The canyon widens into a small meadow, the brown grass still flattened from the snow. In the center of the meadow lies the bleached skeleton of a small fox, complete and broken only from the weight of the snow. What had caused this little creature to die so peacefully, its body untouched by scavengers, buried until so recently under the protective blanket of snow? What is your story little fox? Jesse cradles the skull in his hand, it is white and perfect against his palm. We take it with us; as it is rare to find a complete canid skull in such condition.
We debate on venturing further up-canyon but decide to turn back to have a look at the dwelling we had seen earlier. We turn back the way we come, the little fox skull resting peacefully in Jesse’s pack. The bare skeletal cottonwoods sway gently, we can smell snow on the wind. The sleeping Ute mountains loom back into view, still illuminated by a ray of sunlight that has managed to pierce the clouds. White and snowladen, they look like another world suspended between the leaden sky and the red walls of the canyon.
We locate the side canyon with the dwelling and walk up it until we hit a large pour off. We each find a route up and eventually reach the dwelling by traversing out to the alcove on a narrow ledge of white stone. People have already found this place, and it as been looted. But it is still in excellent condition and commands an impressive view of the canyon floor. The occasional potsherd or corncob still stick out of the riffled sand of the alcove floor, reminding us that these people had actually made a living in this place. Were they happy, these people? What gave them joy, what gave them peace? It is hard to fathom living so simply and lightly as these people must have done, especially in these entitled times that follow in the wake of that terrible fallacy that is the American dream.
Jesse and I scramble out of the alcove as the sky continues to grumble. We decide to find our way back to the road on the opposite rim and each find our separate ways to the top. We meet on an oil and gas road that has been gouged impersonally from the mesa top by a bulldozer. I announce that I have to piss and proceed to do so in the middle of the road, explaining that I have finally found something worthwhile to piss on. Jesse goes down the road to do the same, when he turns to look back, his gaze focuses over my left shoulder and he motions for me to turn around. About a quarter mile down the road, there is a single stone tower standing above the shrubby trees, it is illuminated by a single ray of sun, as the clouds continue to shift, the glow disappears and the tower fades back into the leaden background.
We descend from the mesa top, treading lightly through private property strewn with tires and the shells of long dead cars, waiting for the inevitable rifle shot or half mad dog to cut our hike woefully short. This paranoia was half true, and we got the dogs to bark at us when we were almost to highway, but they were ancient and toothless animals that inspired more amusement than terror.

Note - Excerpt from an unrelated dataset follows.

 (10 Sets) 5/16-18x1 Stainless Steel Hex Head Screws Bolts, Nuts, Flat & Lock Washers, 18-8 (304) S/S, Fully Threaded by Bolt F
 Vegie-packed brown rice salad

We walk up the highway to the car, past the peeling sign of protest, another hike over with and reluctantly make our back to civilization, back to school, women, and the other pressures of day to day life. But the desert will always be there for us to run to and maybe someday, if we’re lucky, we can curl up nose to tail like that little fox and simply fade into the background…

-Charlie Kolb, Jenny Lake District, Grand Teton National Park.